India's management policies are completely out of sync with the burden of TB and MDR-TB in the country. TB is an emergency in India and needs to be treated as such. As for their management policies, they put many things down on paper and in their guidelines, but they fail to implement them. This is true of daily TB treatment, the provision of preventive therapy, and the list goes on and on. Second, India is such a leader in health and technology, it is baffling that they continue to report the highest rates of TB and MDR-TB in the world. One would think a country like India would leap out and make a huge commitment to stopping TB in an urgent fashion — and India could be very successful at this given the wealth of talent in the country and all the human and financial resources there. But instead they go on with business as usual, countless delays, and even manifest great contempt towards people who try to make change in the country. This case is an example of India’s failure in TB policy and practice. They should have thousands of people like this brave young woman and her family on BDQ and be a guiding light to the world. Instead they make a sick girl and her family spend their days in court fighting for something she should have been offered two years ago. It must be very disheartening to be a young person in India and see these things today.

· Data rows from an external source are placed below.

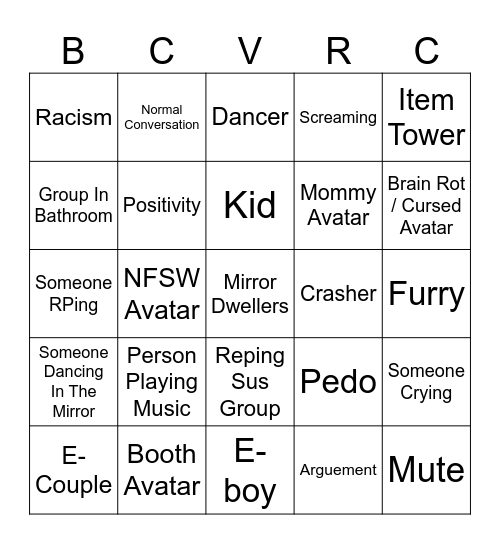 | B | C | V | R | C |
|---|---|---|---|---|
| Racism | Normal Conversation | Dancer | Screaming | Item Tower |
| Group In Bathroom | Positivity | Kid | Mommy Avatar | Brain Rot / Cursed Avatar |
| Someone RPing | NFSW Avatar | Mirror Dwellers | Crasher | Furry |
| Someone Dancing In The Mirror | Person Playing Music | Reping Sus Group | Pedo | Someone Crying |
| E-Couple | Booth Avatar | E-boy | Arguement | Mute |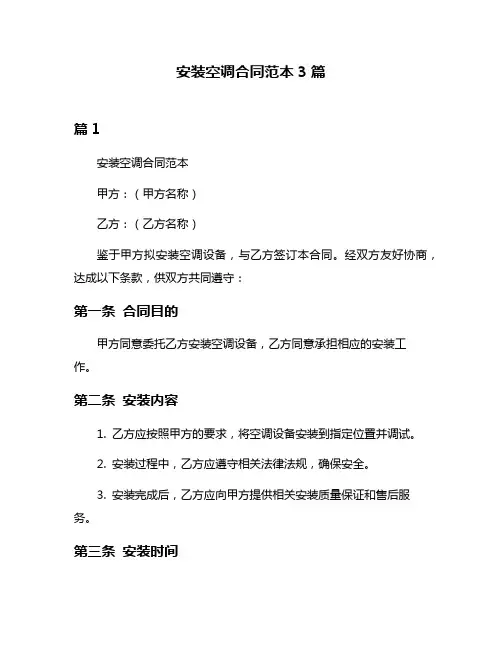 安装空调合同范本 3 篇

篇 1

安装空调合同范本

甲方：（甲方名称）

乙方：（乙方名称）

鉴于甲方拟安装空调设备，与乙方签订本合同。经双方友好协商，达成以下条款，供双方共同遵守：

第一条 合同目的

甲方同意委托乙方安装空调设备，乙方同意承担相应的安装工作。

第二条 安装内容

1. 乙方应按照甲方的要求，将空调设备安装到指定位置并调试。

2. 安装过程中，乙方应遵守相关法律法规，确保安全。

3. 安装完成后，乙方应向甲方提供相关安装质量保证和售后服务。

第三条 安装时间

Lastly, are you hopeful that the 18-year-old girl will get access to bedaquiline in time?

I am always hopeful that we will do a better job in providing persons living with TB and MDR-TB with the care they need and deserve. A decision must be made urgently, though, because she is very sick right now. Because she has been made to wait for so long, her life really hangs in the balance, and all these delays for bureaucratic reasons have clearly increased her risk of dying. Whatever the decision is on Monday from the courts, that is a reality that we all have to live with. But this is what happens when restrictions and fear-based approaches take precedent over saving the life of a child. I hope that the TB community in India and abroad will realise that we are — that we must be — better than this. And will follow her brave example and that of her brave family’s and continue to fight for access for all persons. We can no longer be satisfied with “protecting a drug” when we should be protecting people’s lives. The fact that this case was taken to court emboldens all of us to keep fighting and to fight harder so that all people can have access to the care they need, the care they deserve. And I know we have taken another step forward now. So I remain hopeful and am inspired by people like her who are so courageous and whose hope never dies.